### Excerpt:
-------------------------

The move to lower carbon emissions was not due to government regulation but because it made “business sense”, the panelists said.

Katie McCall Larson, vice president of government affairs and sustainability at SSAB Americas told conference attendees:

[The drive to decarbonization is] not because of mandates or any regulation or a drive towards a certain deadline, but because it’s made business sense for us and for our customers, as a way to continue to find efficiencies.

“This massive growth in sustainable steel in the United States did not happen as a result of any government regulation, but by simply letting the market work,” Dan Needham, executive vice president of commercial at Nucor said.

The panelists also noted that increasing demand for decarbonization was contributing to the steel industry’s push to reduce carbon emissions.

“People are demanding [it] and society is demanding it, and the industry recognized that opportunity to meet the [demands]. I think that’s the big change,” Larson added.

Needham echoed the sentiment: “Customers want to know the actions we’re taking to become more efficient in our production process to lower scope one emissions.”

The Nucor executive said the steel industry is on track to be 80% electric-arc furnace (EAF) production within the next three years.

-------------------------

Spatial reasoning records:
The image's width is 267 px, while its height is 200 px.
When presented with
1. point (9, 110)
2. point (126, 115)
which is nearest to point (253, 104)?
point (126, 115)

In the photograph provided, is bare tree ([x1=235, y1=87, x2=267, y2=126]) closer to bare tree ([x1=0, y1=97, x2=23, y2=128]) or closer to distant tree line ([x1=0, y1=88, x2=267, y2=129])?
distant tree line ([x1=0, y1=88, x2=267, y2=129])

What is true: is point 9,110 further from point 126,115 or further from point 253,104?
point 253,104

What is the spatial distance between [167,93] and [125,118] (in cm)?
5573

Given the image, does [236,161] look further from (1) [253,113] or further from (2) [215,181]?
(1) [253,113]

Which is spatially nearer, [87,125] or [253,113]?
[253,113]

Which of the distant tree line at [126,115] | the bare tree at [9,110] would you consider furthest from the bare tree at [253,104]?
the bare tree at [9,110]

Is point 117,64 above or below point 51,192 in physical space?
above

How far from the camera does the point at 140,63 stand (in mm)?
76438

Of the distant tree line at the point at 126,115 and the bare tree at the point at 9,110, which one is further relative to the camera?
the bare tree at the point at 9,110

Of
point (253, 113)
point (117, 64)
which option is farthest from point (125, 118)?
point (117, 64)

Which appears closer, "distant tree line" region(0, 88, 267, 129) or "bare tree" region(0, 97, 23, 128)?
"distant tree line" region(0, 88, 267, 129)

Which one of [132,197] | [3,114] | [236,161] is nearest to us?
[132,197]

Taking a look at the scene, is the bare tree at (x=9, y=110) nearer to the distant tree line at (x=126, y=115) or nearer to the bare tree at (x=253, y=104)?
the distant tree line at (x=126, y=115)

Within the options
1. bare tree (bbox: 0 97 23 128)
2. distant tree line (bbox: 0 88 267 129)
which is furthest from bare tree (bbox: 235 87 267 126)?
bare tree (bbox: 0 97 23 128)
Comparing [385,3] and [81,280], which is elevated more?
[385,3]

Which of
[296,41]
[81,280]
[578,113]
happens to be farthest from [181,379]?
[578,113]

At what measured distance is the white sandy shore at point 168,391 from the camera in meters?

-------------------------

### Requirement:
What is the Spanish translation of this sentence from the excerpt on steel decarbonization: "The Nucor executive said the steel industry is on track to be 80% electric-arc furnace (EAF) production within the next three years."?

### The answer:
El ejecutivo de Nucor dijo que la industria siderúrgica va camino de que el 80 % de su producción se realice en hornos de arco eléctrico (EAF) dentro de los próximos tres años.